How Many Sites Are Still Running Third Party Cookies?
Categories: analytics
The cookies are dying! Run for the hills! Save yourselves!
Third party cookies (3PCs) are one of the most covered topics in digital marketing right now, yet somehow still remain one of the most confusing.
Let’s start with some quick facts:
- Chrome is the only major browser that doesn’t heavily restrict 3P cookies already.
- Google has previously delayed 3P cookie sunset multiple times, but seems poised to do it this time starting Q4 2024.
- “Cookieless” doesn’t mean we’re getting rid of all cookies, it means we’re getting rid of 3P cookies.
- 3PCs are predominantly, but not exclusively, used for advertising.
I wanted to investigate where things stand for the impending cookiepocalypse, to try and better understand what types of sites are running what sorts of 3PCs.
TL;DR: if you’ve got ad tags, you’ve (in all likelihood) got 3PCs — the more ad tags you have and the deeper the networks go to find you ads the more 3PCs you’ll have.

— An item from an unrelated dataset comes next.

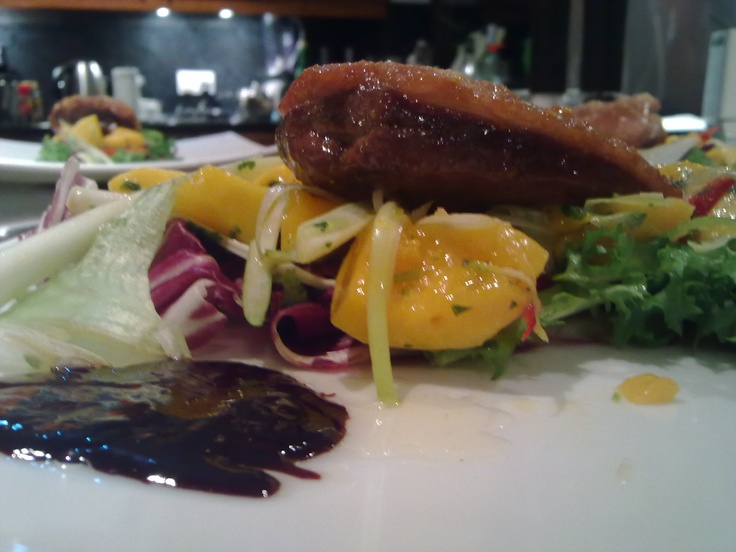My duck with Orange sugar, mango salsa and red wine reduction. Inspired by - Will Hollands Recipe (See Link)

As you may have already deduced from my sarcastic hyperbole, I don’t think this is much of a crisis. Users are very unlikely to experience broken sites. They may notice less targeted ads, but that’s about it.
However, I also think it’s a mistake to dismiss this as “no big deal”. It will greatly affect the digital advertising markets, a big part of what pays for our entire internet ecosystem. Apple ITP has already significantly changed digital marketing, and Chrome is used by roughly 3x as many users.
eMarketer estimates that over $600B was spent on digital ads worldwide last year, and projects that this number will continue to increase. How big is that number? It’s in the same ballpark as: the GDP of Sweden ($621B), US defense spending ($773B+), or the entire consumer electronics market ($685B). Whether you think third-party cookies were a terrible mistake or not, they’ve been a big part of the digital ad industry for decades.
When is this going to start?
Chrome started blocking 3P cookies for 1% of users in January 2024, so in a small way it’s already started. Google says on the Privacy Sandbox site that Chrome will start to phase out support in Q3 2024. Here’s the calendar they provide:
This timeline doesn’t mean that on August 15th we go from 1% of Chrome to 100%, it says there will be a gradual phase out. However the timeline graphic also implies the phase out will be completed October 15, 2024… just in time for the holiday 2024 ad season to really get underway. That would definitely make me nervous if I was a big ad buyer or network.
Google has not yet provided specific details on when the phase out will be completed, or what they mean by “gradual phase out”. It may well be that they simply do not know and plan to adjust it depending on how things go.
I have serious doubts as to whether phaseout will happen so quickly as the graphic implies. If the point of a gradual phase out is to give people more time to get accustomed to the new systems and fix things when they break, a three month window is not a lot of time to do that in. I’m sure we all remember the Google Analytics Universal sunset last year that started on July 1, 2023 and ran until at least October — and wasn’t even announced as a gradual phase out.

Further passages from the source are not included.